**WORK INSTRUCTIONS**
All of the material below is to be retyped exactly.

**RECORDS TO PROCESS**
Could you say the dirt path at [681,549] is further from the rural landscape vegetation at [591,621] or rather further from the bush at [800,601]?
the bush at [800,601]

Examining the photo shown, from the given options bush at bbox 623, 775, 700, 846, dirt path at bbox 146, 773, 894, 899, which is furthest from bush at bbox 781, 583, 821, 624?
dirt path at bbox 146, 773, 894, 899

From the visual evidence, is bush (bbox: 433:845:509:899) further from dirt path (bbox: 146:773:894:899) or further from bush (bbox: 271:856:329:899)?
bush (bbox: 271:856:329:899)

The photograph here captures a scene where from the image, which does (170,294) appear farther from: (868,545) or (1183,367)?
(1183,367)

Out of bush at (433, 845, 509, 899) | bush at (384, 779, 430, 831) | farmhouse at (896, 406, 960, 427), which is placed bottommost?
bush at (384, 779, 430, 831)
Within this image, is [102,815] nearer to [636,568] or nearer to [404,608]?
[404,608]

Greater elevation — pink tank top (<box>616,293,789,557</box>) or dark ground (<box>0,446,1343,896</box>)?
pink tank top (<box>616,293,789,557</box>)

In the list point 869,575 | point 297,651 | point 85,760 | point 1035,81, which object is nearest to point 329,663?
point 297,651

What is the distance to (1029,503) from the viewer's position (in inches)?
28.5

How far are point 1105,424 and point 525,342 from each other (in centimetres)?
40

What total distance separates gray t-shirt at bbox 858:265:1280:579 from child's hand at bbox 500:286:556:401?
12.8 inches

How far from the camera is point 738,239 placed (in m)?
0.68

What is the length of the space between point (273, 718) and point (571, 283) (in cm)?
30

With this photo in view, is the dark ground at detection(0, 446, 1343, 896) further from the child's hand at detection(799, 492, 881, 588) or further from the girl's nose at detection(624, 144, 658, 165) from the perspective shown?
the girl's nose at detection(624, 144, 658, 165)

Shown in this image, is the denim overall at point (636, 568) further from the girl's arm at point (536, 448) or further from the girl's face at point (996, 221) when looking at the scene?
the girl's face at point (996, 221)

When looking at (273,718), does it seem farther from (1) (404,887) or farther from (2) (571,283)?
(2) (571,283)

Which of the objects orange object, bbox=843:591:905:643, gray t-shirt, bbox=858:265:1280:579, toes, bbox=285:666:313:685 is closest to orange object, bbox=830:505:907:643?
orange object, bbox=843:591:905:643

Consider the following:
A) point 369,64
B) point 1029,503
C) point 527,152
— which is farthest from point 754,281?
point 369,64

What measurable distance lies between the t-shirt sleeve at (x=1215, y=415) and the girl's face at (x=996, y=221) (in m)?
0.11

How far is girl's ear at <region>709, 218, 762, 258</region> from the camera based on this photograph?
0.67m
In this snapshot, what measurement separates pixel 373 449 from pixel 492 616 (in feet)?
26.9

**SOLUTION TO THE PROBLEM**
Could you say the dirt path at [681,549] is further from the rural landscape vegetation at [591,621] or rather further from the bush at [800,601]?
the bush at [800,601]

Examining the photo shown, from the given options bush at bbox 623, 775, 700, 846, dirt path at bbox 146, 773, 894, 899, which is furthest from bush at bbox 781, 583, 821, 624?
dirt path at bbox 146, 773, 894, 899

From the visual evidence, is bush (bbox: 433:845:509:899) further from dirt path (bbox: 146:773:894:899) or further from bush (bbox: 271:856:329:899)?
bush (bbox: 271:856:329:899)

The photograph here captures a scene where from the image, which does (170,294) appear farther from: (868,545) or (1183,367)?
(1183,367)

Out of bush at (433, 845, 509, 899) | bush at (384, 779, 430, 831) | farmhouse at (896, 406, 960, 427), which is placed bottommost?
bush at (384, 779, 430, 831)
Within this image, is [102,815] nearer to [636,568] or nearer to [404,608]?
[404,608]

Greater elevation — pink tank top (<box>616,293,789,557</box>) or dark ground (<box>0,446,1343,896</box>)?
pink tank top (<box>616,293,789,557</box>)

In the list point 869,575 | point 297,651 | point 85,760 | point 1035,81, which object is nearest to point 329,663?
point 297,651

What is the distance to (1029,503) from the viewer's position (in inches)?
28.5

How far are point 1105,424 and point 525,342 from each other (in centimetres)?
40

What total distance separates gray t-shirt at bbox 858:265:1280:579 from child's hand at bbox 500:286:556:401?
12.8 inches

How far from the camera is point 738,239 placed (in m)?
0.68

What is the length of the space between point (273, 718) and point (571, 283) (in cm)?
30

With this photo in view, is the dark ground at detection(0, 446, 1343, 896) further from the child's hand at detection(799, 492, 881, 588) or further from the girl's nose at detection(624, 144, 658, 165) from the perspective shown?
the girl's nose at detection(624, 144, 658, 165)

Shown in this image, is the denim overall at point (636, 568) further from the girl's arm at point (536, 448) or further from the girl's face at point (996, 221) when looking at the scene?
the girl's face at point (996, 221)

When looking at (273,718), does it seem farther from (1) (404,887) or farther from (2) (571,283)?
(2) (571,283)

Which of the objects orange object, bbox=843:591:905:643, gray t-shirt, bbox=858:265:1280:579, toes, bbox=285:666:313:685 is closest to orange object, bbox=830:505:907:643?
orange object, bbox=843:591:905:643

Consider the following:
A) point 369,64
B) point 1029,503
C) point 527,152
— which is farthest from point 754,281?
point 369,64

What measurable distance lies between the t-shirt sleeve at (x=1215, y=415) and the girl's face at (x=996, y=221) (in m)?
0.11

How far is girl's ear at <region>709, 218, 762, 258</region> from the camera based on this photograph?
0.67m
In this snapshot, what measurement separates pixel 373 449 from pixel 492 616 (in feet)?
26.9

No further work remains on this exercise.